What needs to be done: Transcribe the records verbatim, images excluded.

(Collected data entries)
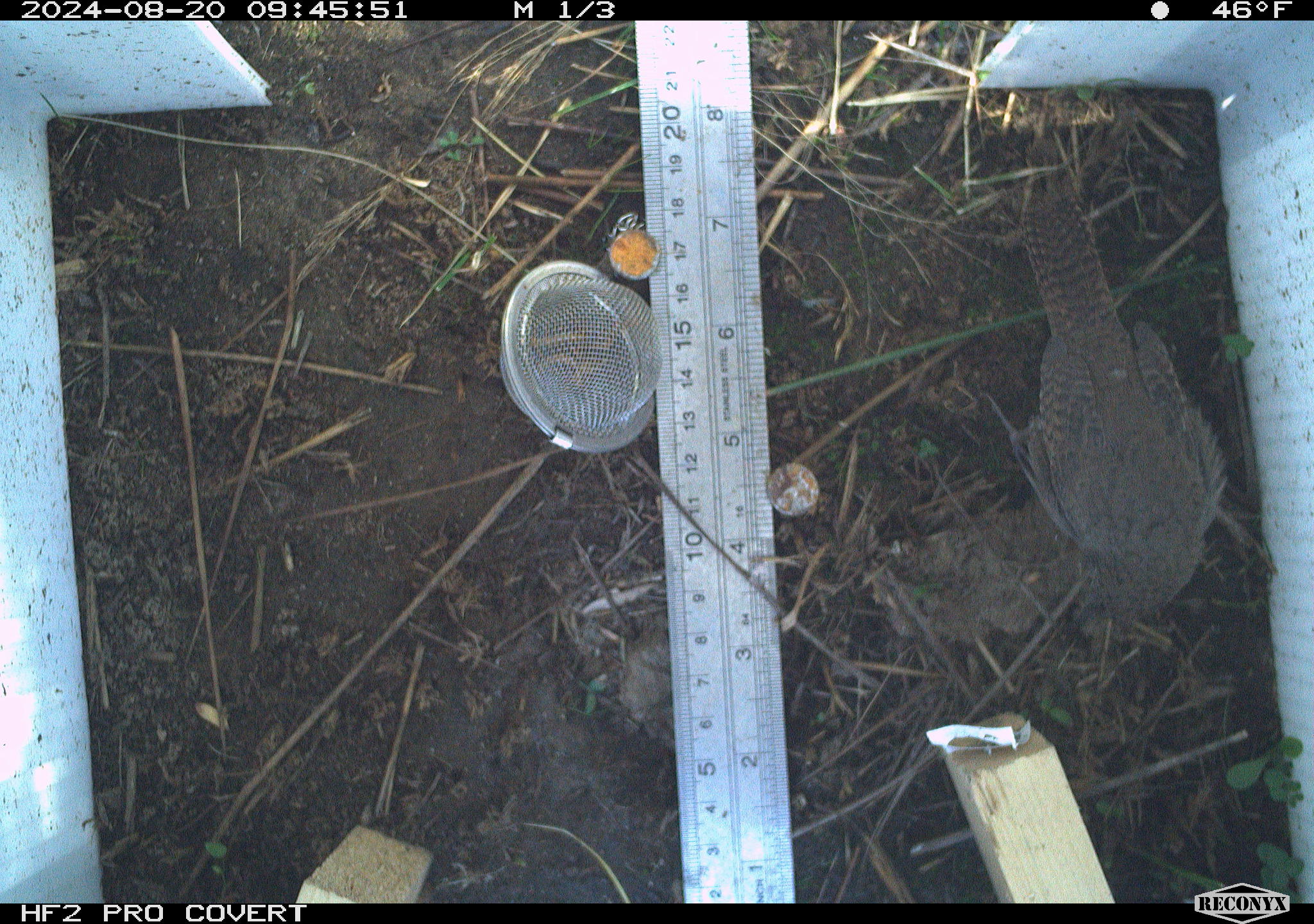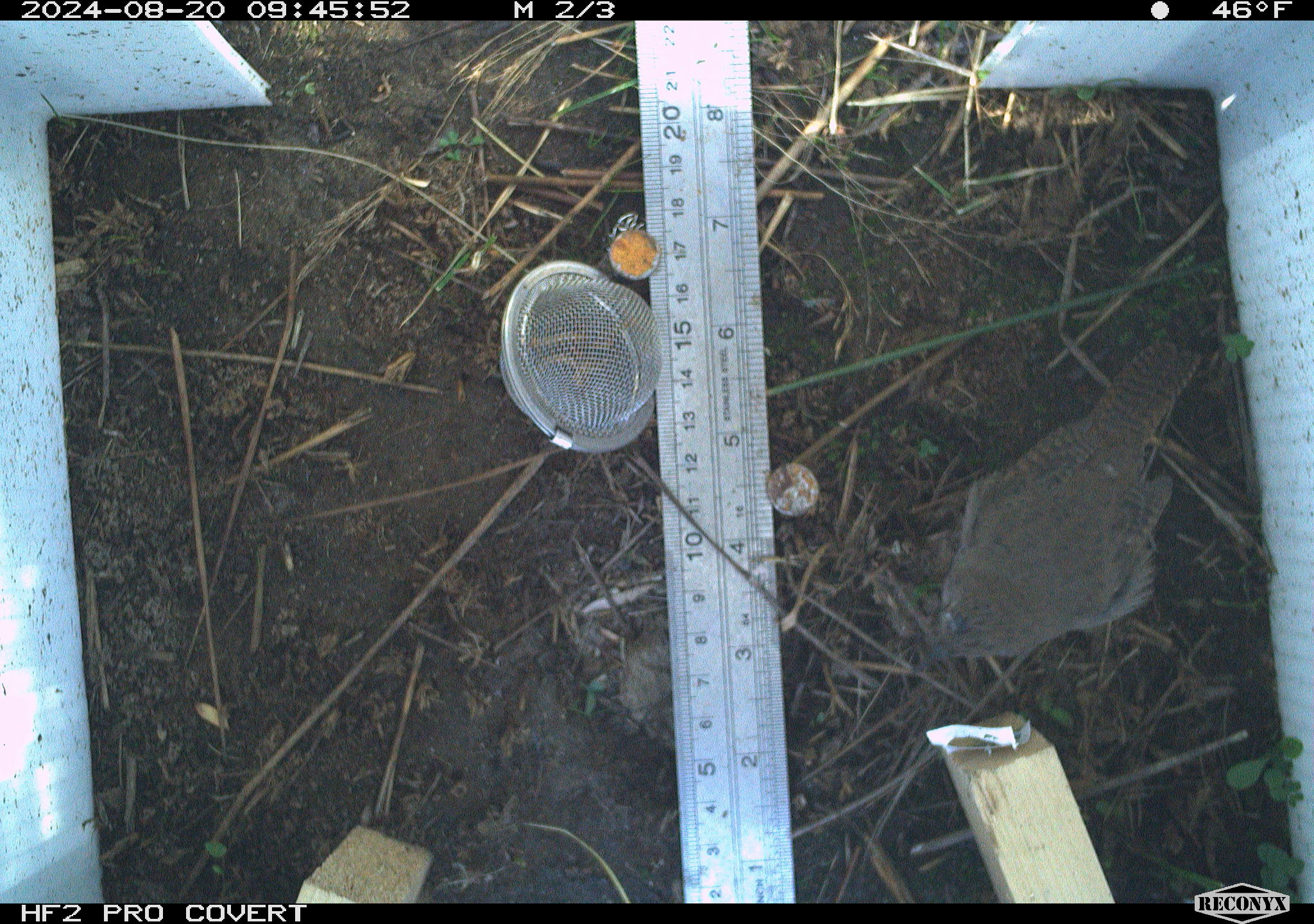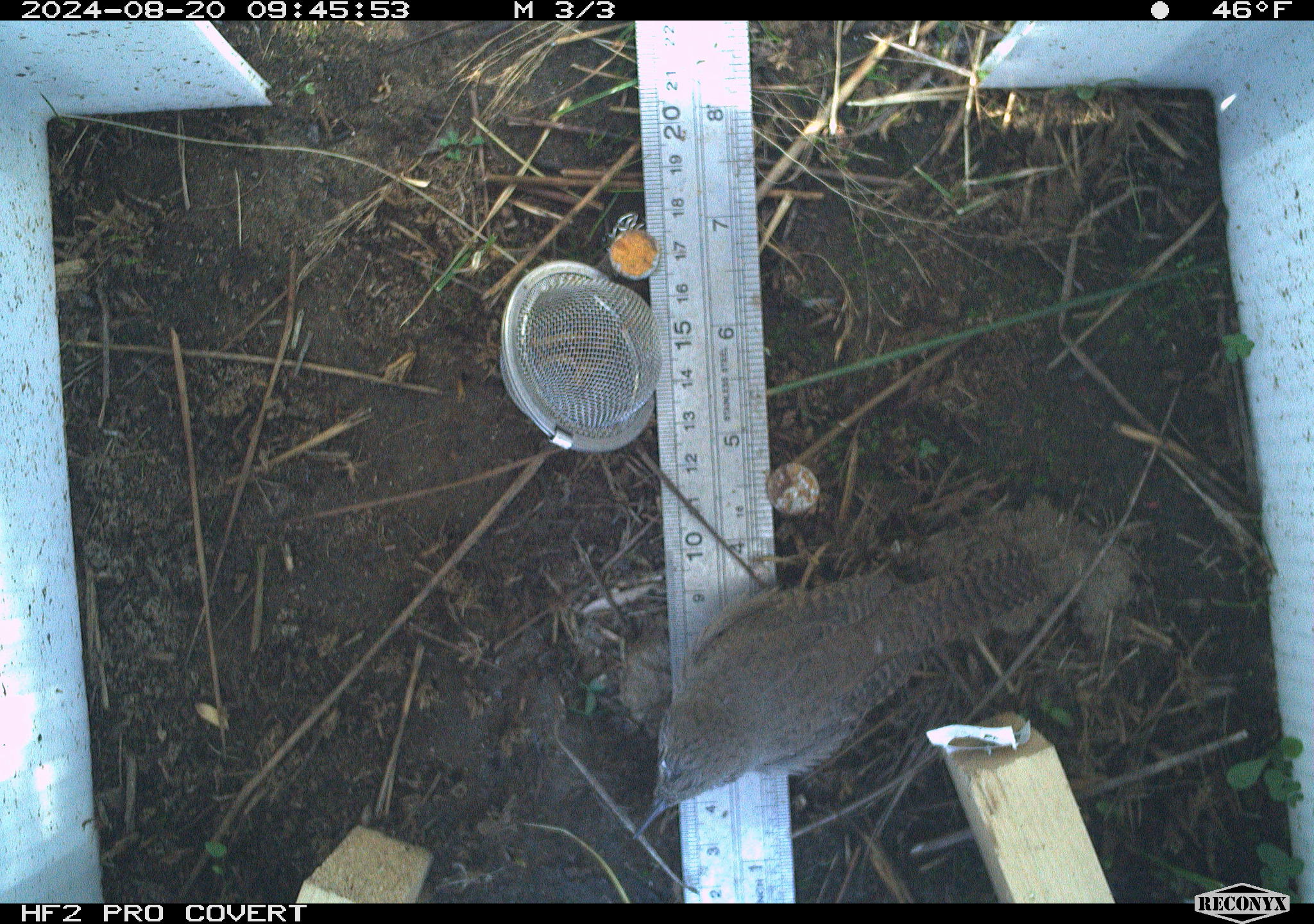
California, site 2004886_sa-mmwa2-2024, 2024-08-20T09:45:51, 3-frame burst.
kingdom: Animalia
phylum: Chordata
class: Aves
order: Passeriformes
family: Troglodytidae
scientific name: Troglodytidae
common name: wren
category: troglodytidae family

Answer area:
California, site 2004886_sa-mmwa2-2024, 2024-08-20T09:45:51, 3-frame burst.
kingdom: Animalia
phylum: Chordata
class: Aves
order: Passeriformes
family: Troglodytidae
scientific name: Troglodytidae
common name: wren
category: troglodytidae family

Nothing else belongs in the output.